LAVIS - A One-stop Library for Language-Vision Intelligence

BSD 3-Clause "New" or "Revised" License

9.29k stars 918 forks source link

I can provide more datasets from industry. #187

Open dongrixinyu opened 1 year ago

dongrixinyu commented 1 year ago

Language-image pretraining and finetuning is promising. I am new to this field and wanna get more info about datasets.

all these datasets are open and free for people, right?
I wanna use this model into my own tasks like detecting file disasters in the image, and the default model behaves very good.
If you want more datasets, I could provide.

I wanna finetune the model in this repo, can I get a convinent approach to these datasets?

dxli94 commented 1 year ago

Hi, @dongrixinyu

Datasets we use are subject to their own license. It is advised to check individual license of them upon use.
OpenCLIP models are subject to the license https://github.com/mlfoundations/open_clip/blob/main/LICENSE.
Other models, especially those developed by our team at Salesforce, e.g.

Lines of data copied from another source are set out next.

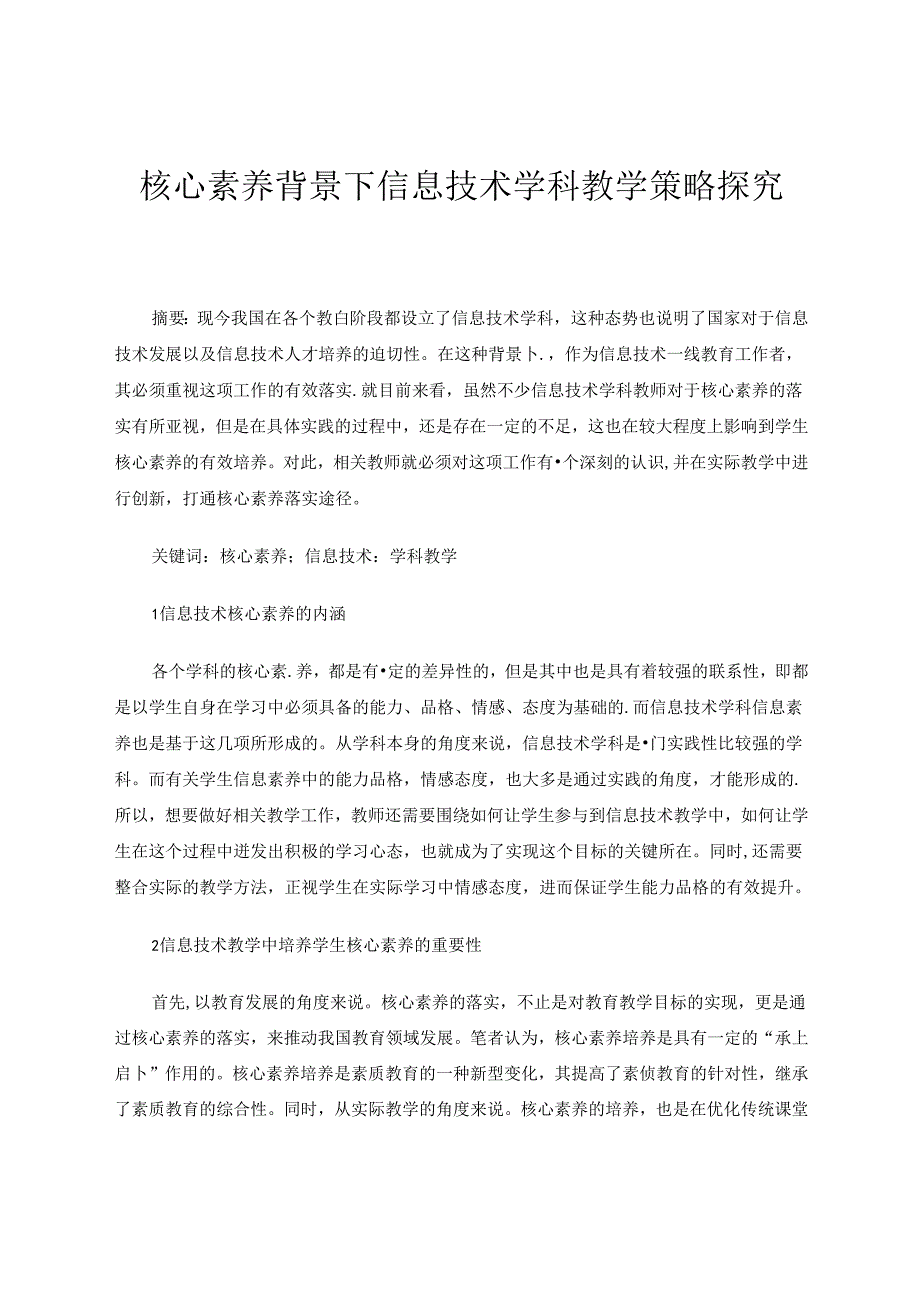 核心素养背景下信息技术学科教学策略探究

摘要：现今我国在各个教白阶段都设立了信息技术学科，这种态势也说明了国家对于信息技术发展以及信息技术人才培养的迫切性。在这种背景卜.，作为信息技术一线教育工作者，其必须重视这项工作的有效落实.就目前来看，虽然不少信息技术学科教师对于核心素养的落实有所亚视，但是在具体实践的过程中，还是存在一定的不足，这也在较大程度上影响到学生核心素养的有效培养。对此，相关教师就必须对这项工作有•个深刻的认识,并在实际教学中进行创新，打通核心素养落实途径。

关键词：核心素养；信息技术：学科教学

1信息技术核心素养的内涵

各个学科的核心素.养，都是有•定的差异性的，但是其中也是具有着较强的联系性，即都是以学生自身在学习中必须具备的能力、品格、情感、态度为基础的.而信息技术学科信息素养也是基于这几项所形成的。从学科本身的角度来说，信息技术学科是•门实践性比较强的学科。而有关学生信息素养中的能力品格，情感态度，也大多是通过实践的角度，才能形成的.所以，想要做好相关教学工作，教师还需要围绕如何让学生参与到信息技术教学中，如何让学生在这个过程中迸发出积极的学习心态，也就成为了实现这个目标的关键所在。同时,还需要整合实际的教学方法，正视学生在实际学习中情感态度，进而保证学生能力品格的有效提升。

2信息技术教学中培养学生核心素养的重要性

首先,以教育发展的角度来说。核心素养的落实，不止是对教育教学目标的实现，更是通过核心素养的落实，来推动我国教育领域发展。笔者认为，核心素养培养是具有一定的“承上启卜”作用的。核心素养培养是素质教育的一种新型变化，其提高了素侦教育的针对性，继承了素质教育的综合性。同时，从实际教学的角度来说。核心素养的培养，也是在优化传统课堂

ALBEF, BLIP, BLIP2, ALPRO, img2prompt, pnp-vqa are free for both commercial and non-commercial use.
Thanks for the offering. Can you please maybe describe your application situations a little more in detail that we are interested to know. If you are interested, maybe send me an email at li.d@salesforce.com.

dongrixinyu commented 1 year ago

Thank you for your info.

As you know, large language-image pretrained model is a promising aspect. I assume the mature multimodal model might be open to public in about 1~2 years.

So, does salesforce wanna continue to combine videos rather than images with language in the future? how do you think of your multimodal model compared to other companies?

dxli94 commented 1 year ago

BLIP-2 represents the state-of-the-art multimodal capabilities, evidenced by the evaluation as reported in the paper.

Videos are of interest and we explored it before in ALPRO, also included in LAVIS.